Task objective: Can you update the records below so that every "komainu statue" becomes "guardian lion statue", with nothing else changed and the pictures left out of your answer?

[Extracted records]
__________

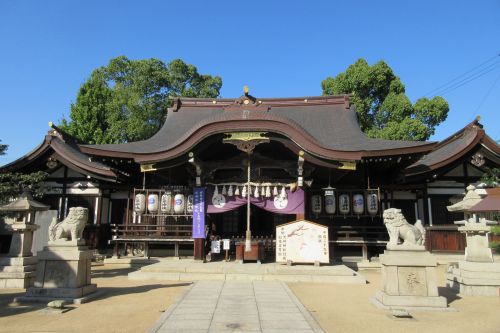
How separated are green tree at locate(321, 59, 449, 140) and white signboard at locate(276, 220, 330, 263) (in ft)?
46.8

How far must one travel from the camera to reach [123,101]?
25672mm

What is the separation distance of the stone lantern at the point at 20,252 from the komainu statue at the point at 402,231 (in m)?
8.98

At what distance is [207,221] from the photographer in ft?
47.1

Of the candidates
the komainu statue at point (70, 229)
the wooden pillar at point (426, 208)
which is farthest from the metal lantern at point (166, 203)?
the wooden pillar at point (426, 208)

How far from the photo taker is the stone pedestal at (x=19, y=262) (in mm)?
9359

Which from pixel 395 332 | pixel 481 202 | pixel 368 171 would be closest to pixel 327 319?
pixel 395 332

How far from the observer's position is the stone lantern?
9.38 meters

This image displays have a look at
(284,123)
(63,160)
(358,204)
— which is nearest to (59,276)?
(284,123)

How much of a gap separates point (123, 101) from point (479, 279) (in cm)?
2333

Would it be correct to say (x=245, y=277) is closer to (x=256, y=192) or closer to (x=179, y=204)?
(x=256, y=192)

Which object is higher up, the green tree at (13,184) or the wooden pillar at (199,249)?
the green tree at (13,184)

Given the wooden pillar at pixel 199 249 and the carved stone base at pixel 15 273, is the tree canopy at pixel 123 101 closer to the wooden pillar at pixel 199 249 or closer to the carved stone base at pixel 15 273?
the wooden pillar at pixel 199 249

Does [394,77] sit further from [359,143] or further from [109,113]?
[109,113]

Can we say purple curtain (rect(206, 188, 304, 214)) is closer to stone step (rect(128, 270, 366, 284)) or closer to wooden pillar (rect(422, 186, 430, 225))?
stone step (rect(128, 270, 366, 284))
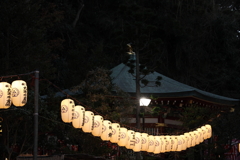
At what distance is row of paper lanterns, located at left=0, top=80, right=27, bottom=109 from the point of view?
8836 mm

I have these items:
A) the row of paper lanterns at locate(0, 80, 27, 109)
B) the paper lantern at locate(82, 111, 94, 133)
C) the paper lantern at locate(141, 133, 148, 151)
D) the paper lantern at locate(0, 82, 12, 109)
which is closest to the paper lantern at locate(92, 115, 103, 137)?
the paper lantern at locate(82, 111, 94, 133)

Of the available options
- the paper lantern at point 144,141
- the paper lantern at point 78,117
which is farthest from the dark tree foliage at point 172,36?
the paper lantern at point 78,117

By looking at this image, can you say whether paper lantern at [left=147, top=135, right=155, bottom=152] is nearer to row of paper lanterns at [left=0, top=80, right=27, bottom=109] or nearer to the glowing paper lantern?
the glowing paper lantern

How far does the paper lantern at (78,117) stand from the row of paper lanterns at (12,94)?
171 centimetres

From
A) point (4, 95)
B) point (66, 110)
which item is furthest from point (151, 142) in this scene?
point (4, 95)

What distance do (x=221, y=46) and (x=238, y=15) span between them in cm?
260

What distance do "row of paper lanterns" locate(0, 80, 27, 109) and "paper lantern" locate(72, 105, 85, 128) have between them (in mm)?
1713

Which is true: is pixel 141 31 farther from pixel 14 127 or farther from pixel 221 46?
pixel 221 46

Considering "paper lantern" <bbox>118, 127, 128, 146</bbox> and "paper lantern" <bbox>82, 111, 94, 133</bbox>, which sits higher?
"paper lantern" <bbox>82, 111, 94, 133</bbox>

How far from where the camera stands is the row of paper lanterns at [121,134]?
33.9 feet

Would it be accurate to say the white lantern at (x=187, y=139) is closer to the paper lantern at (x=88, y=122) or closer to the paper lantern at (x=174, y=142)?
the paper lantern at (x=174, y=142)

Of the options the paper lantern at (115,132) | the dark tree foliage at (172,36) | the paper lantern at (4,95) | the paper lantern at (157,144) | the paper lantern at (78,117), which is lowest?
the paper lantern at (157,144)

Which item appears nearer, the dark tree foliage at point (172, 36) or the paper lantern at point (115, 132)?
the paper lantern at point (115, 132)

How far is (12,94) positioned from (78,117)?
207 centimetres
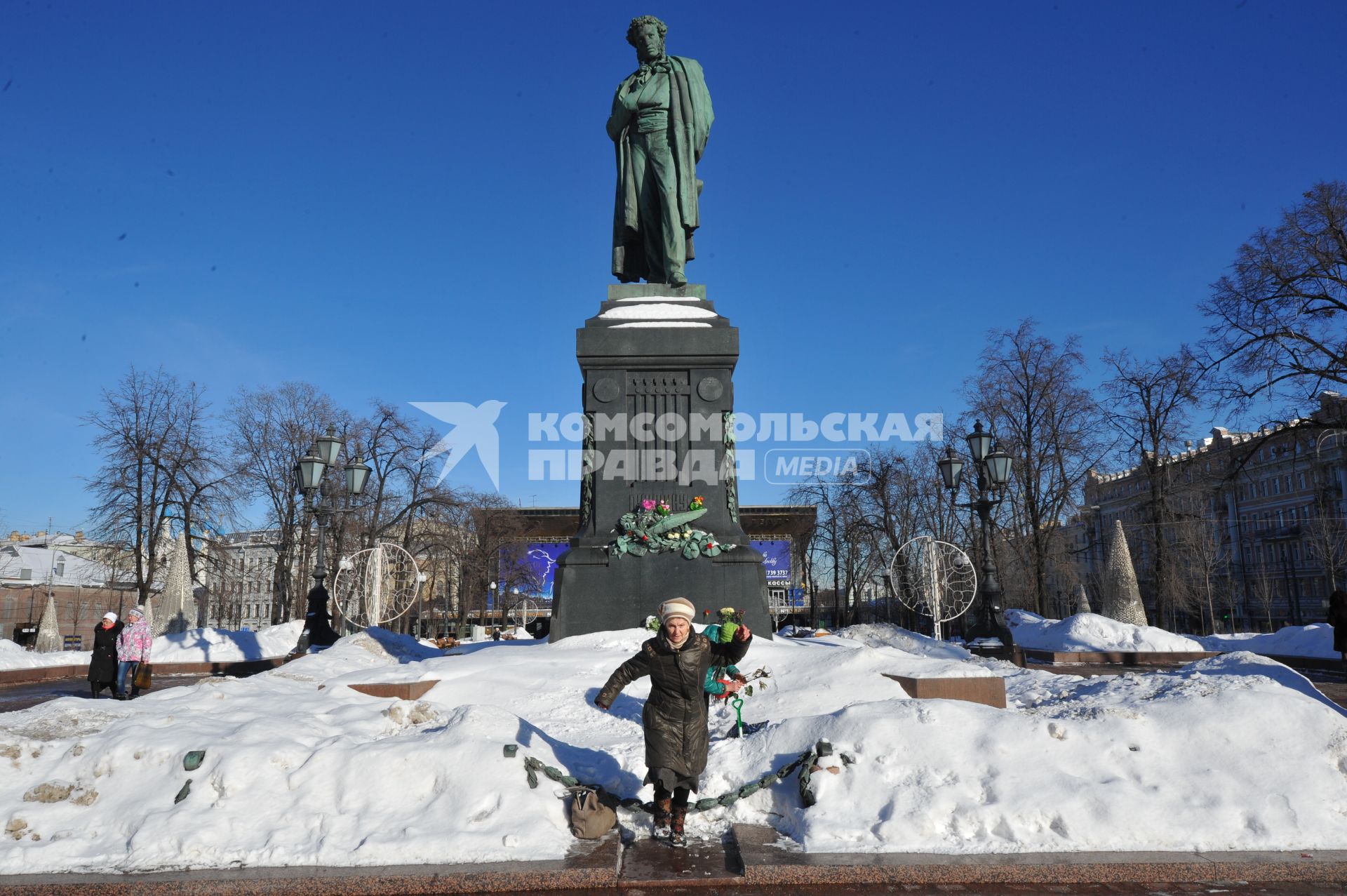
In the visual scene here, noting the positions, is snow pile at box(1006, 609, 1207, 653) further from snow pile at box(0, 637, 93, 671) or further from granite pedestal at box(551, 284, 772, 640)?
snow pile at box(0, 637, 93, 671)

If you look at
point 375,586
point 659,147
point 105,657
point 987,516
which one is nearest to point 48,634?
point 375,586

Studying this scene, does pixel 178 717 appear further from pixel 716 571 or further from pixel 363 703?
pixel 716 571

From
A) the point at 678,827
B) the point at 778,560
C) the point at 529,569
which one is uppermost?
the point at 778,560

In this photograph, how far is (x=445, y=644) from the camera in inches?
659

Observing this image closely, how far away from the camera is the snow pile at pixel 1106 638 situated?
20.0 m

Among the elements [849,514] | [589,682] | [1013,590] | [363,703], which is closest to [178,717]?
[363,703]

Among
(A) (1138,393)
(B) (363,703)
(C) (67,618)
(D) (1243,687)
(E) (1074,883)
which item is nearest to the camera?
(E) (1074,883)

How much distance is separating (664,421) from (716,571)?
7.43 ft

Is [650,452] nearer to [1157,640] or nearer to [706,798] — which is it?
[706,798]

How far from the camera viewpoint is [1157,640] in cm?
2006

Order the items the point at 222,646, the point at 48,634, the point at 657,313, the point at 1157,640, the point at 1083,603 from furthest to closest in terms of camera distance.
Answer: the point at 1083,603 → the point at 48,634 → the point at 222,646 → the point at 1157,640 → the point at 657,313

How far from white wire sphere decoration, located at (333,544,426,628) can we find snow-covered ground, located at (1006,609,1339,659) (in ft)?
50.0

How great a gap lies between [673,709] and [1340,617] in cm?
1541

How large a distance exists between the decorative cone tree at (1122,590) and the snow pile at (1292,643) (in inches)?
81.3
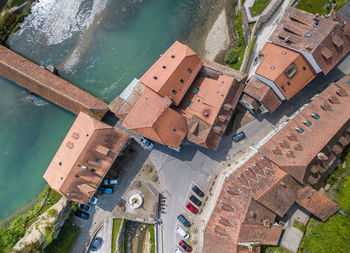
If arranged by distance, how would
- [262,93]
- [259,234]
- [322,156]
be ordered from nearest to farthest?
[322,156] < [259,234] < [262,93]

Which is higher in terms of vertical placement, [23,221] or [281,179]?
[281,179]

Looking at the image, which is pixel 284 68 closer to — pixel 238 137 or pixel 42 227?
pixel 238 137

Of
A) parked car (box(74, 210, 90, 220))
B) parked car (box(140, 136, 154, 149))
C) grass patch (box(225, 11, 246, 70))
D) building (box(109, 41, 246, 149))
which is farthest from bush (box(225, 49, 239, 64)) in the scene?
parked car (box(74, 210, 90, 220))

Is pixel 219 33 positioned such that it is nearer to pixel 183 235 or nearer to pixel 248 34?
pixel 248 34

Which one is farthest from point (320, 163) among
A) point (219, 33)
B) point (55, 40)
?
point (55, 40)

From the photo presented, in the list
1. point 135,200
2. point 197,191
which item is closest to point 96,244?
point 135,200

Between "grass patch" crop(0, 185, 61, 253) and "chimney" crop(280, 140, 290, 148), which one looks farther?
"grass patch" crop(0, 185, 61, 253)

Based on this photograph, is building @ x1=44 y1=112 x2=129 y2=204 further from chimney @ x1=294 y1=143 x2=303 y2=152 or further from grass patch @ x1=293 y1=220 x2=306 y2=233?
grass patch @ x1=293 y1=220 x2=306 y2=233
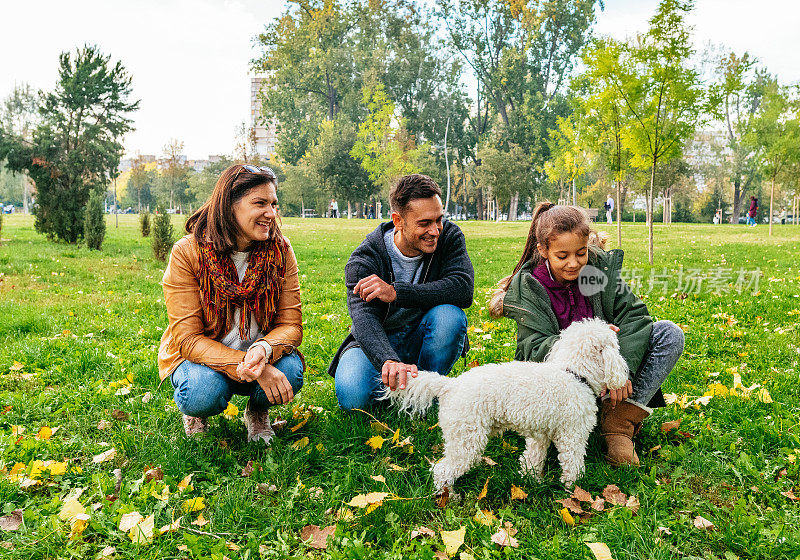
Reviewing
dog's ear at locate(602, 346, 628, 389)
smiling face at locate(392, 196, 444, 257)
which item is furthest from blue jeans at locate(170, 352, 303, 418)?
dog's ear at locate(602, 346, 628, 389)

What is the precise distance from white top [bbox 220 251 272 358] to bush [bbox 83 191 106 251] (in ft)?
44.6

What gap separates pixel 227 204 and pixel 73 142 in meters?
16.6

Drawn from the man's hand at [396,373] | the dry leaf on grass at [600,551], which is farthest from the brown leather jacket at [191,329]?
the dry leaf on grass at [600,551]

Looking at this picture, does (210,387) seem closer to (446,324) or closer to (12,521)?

__________

Answer to the task:
How separated are green tree at locate(321, 59, 449, 140) and white signboard at locate(276, 220, 330, 263) (in ft)?
46.8

How far must one travel from the camera to reach [123,101]?
25672mm

What is the separation distance of the stone lantern at the point at 20,252 from the guardian lion statue at the point at 402,231 (in m)?
8.98

At what distance is [207,221] from the photographer in ft?
47.1

Of the candidates
the guardian lion statue at point (70, 229)
the wooden pillar at point (426, 208)
which is farthest from the metal lantern at point (166, 203)?
the wooden pillar at point (426, 208)

How far from the photo taker is the stone pedestal at (x=19, y=262) (in mm)?
9359

Which from pixel 395 332 | pixel 481 202 | pixel 368 171 would be closest to pixel 327 319?
pixel 395 332

How far from the observer's position is the stone lantern?
9.38 meters

This image displays have a look at
(284,123)
(63,160)
(358,204)
— which is nearest to (59,276)?
(284,123)

How much of a gap separates point (123, 101) from point (479, 279) (in cm)?
2333

Would it be correct to say (x=245, y=277) is closer to (x=256, y=192) or closer to (x=179, y=204)?
(x=256, y=192)

Which object is higher up, the green tree at (13,184) or the wooden pillar at (199,249)?
the green tree at (13,184)

Given the wooden pillar at pixel 199 249 and the carved stone base at pixel 15 273, is the tree canopy at pixel 123 101 closer to the wooden pillar at pixel 199 249 or closer to the carved stone base at pixel 15 273?
the wooden pillar at pixel 199 249

Does [394,77] sit further from [359,143] or further from [109,113]?
[109,113]

Can we say purple curtain (rect(206, 188, 304, 214)) is closer to stone step (rect(128, 270, 366, 284)) or closer to wooden pillar (rect(422, 186, 430, 225))?
stone step (rect(128, 270, 366, 284))
At what distance is row of paper lanterns, located at left=0, top=80, right=27, bottom=109 from the point of view?
8836 mm

I have these items:
A) the row of paper lanterns at locate(0, 80, 27, 109)
B) the paper lantern at locate(82, 111, 94, 133)
C) the paper lantern at locate(141, 133, 148, 151)
D) the paper lantern at locate(0, 82, 12, 109)
which is closest to the paper lantern at locate(92, 115, 103, 137)?
the paper lantern at locate(82, 111, 94, 133)

Of the available options
- the paper lantern at point 144,141
- the paper lantern at point 78,117
which is farthest from the dark tree foliage at point 172,36?
the paper lantern at point 78,117

By looking at this image, can you say whether paper lantern at [left=147, top=135, right=155, bottom=152] is nearer to row of paper lanterns at [left=0, top=80, right=27, bottom=109] or nearer to the glowing paper lantern?
the glowing paper lantern

How far does the paper lantern at (78,117) stand from the row of paper lanterns at (12,94)?
171 centimetres

From
A) point (4, 95)
B) point (66, 110)
which item is furthest from point (151, 142) in this scene?
point (4, 95)

What distance do (x=221, y=46) and (x=238, y=15) span between them in cm?
260

What distance do "row of paper lanterns" locate(0, 80, 27, 109) and "paper lantern" locate(72, 105, 85, 128) have between them (in mm)?
1713

Which is true: is pixel 141 31 farther from pixel 14 127 or farther from pixel 221 46?
pixel 221 46

Considering "paper lantern" <bbox>118, 127, 128, 146</bbox> and "paper lantern" <bbox>82, 111, 94, 133</bbox>, which sits higher?
"paper lantern" <bbox>82, 111, 94, 133</bbox>

How far from where the camera stands is the row of paper lanterns at [121,134]?
33.9 feet

Would it be accurate to say the white lantern at (x=187, y=139) is closer to the paper lantern at (x=88, y=122) or closer to the paper lantern at (x=174, y=142)?
the paper lantern at (x=174, y=142)

Of the options the paper lantern at (115,132) | the dark tree foliage at (172,36) | the paper lantern at (4,95) | the paper lantern at (157,144) | the paper lantern at (78,117), which is lowest?
the paper lantern at (157,144)

Which item appears nearer, the dark tree foliage at point (172, 36) or the paper lantern at point (115, 132)?
the paper lantern at point (115, 132)

How far is (12,94) positioned from (78,117)?
207 centimetres
In the visual scene here, noting the positions, is snow pile at box(1006, 609, 1207, 653) further from snow pile at box(0, 637, 93, 671) or further from granite pedestal at box(551, 284, 772, 640)?
snow pile at box(0, 637, 93, 671)

If you look at
point 375,586
point 659,147
point 105,657
point 987,516
which one is nearest to point 48,634?
point 375,586

Studying this scene, does pixel 178 717 appear further from pixel 716 571 or further from pixel 363 703?
pixel 716 571

From
A) the point at 678,827
B) the point at 778,560
C) the point at 529,569
which one is uppermost?
the point at 778,560

In this photograph, how far is (x=445, y=644) from the camera in inches?
659

Observing this image closely, how far away from the camera is the snow pile at pixel 1106 638 situated?
20.0 m

Among the elements [849,514] | [589,682] | [1013,590] | [363,703], which is closest to [178,717]?
[363,703]

Among
(A) (1138,393)
(B) (363,703)
(C) (67,618)
(D) (1243,687)
(E) (1074,883)
which item is nearest to the camera?
(E) (1074,883)

How much distance is separating (664,421) from (716,571)?
7.43 ft

Is [650,452] nearer to [1157,640] or nearer to [706,798] — which is it?
[706,798]

How far from the camera viewpoint is [1157,640] in cm?
2006

Order the items the point at 222,646, the point at 48,634, the point at 657,313, the point at 1157,640, the point at 1083,603 from furthest to closest in terms of camera distance.
Answer: the point at 1083,603 → the point at 48,634 → the point at 222,646 → the point at 1157,640 → the point at 657,313

How far from white wire sphere decoration, located at (333,544,426,628) can we find snow-covered ground, located at (1006,609,1339,659) (in ft)?
50.0

How great a gap lies between [673,709] and [1340,617] in cm?
1541

How large a distance exists between the decorative cone tree at (1122,590) and the snow pile at (1292,643) (in inches)?
81.3
If arranged by distance, how would
- [262,93]
- [259,234]
- [322,156]
be ordered from nearest to farthest?
[322,156] < [259,234] < [262,93]

Which is higher in terms of vertical placement, [23,221] or [281,179]?
[281,179]

Looking at the image, which is pixel 284 68 closer to — pixel 238 137 or pixel 42 227?
pixel 238 137

Of
A) parked car (box(74, 210, 90, 220))
B) parked car (box(140, 136, 154, 149))
C) grass patch (box(225, 11, 246, 70))
D) building (box(109, 41, 246, 149))
which is farthest from bush (box(225, 49, 239, 64)) in the scene?
parked car (box(74, 210, 90, 220))

Is pixel 219 33 positioned such that it is nearer to pixel 183 235 or nearer to pixel 248 34?
pixel 248 34

Which one is farthest from point (320, 163) among
A) point (219, 33)
B) point (55, 40)
?
point (55, 40)

From the photo presented, in the list
1. point 135,200
2. point 197,191
which item is closest to point 96,244?
point 135,200

Between "grass patch" crop(0, 185, 61, 253) and "chimney" crop(280, 140, 290, 148), which one looks farther?
"grass patch" crop(0, 185, 61, 253)

Based on this photograph, is building @ x1=44 y1=112 x2=129 y2=204 further from chimney @ x1=294 y1=143 x2=303 y2=152 or further from grass patch @ x1=293 y1=220 x2=306 y2=233?
grass patch @ x1=293 y1=220 x2=306 y2=233
Reviewing
dog's ear at locate(602, 346, 628, 389)
smiling face at locate(392, 196, 444, 257)
which item is furthest from blue jeans at locate(170, 352, 303, 418)?
dog's ear at locate(602, 346, 628, 389)

What is the precise distance from white top [bbox 220 251 272 358] to bush [bbox 83 191 106 251] (in ft)?
44.6

What gap separates pixel 227 204 and pixel 73 142 in meters?
16.6

Drawn from the man's hand at [396,373] | the dry leaf on grass at [600,551], which is farthest from the brown leather jacket at [191,329]?
the dry leaf on grass at [600,551]

Looking at this picture, does (210,387) seem closer to (446,324) or closer to (12,521)?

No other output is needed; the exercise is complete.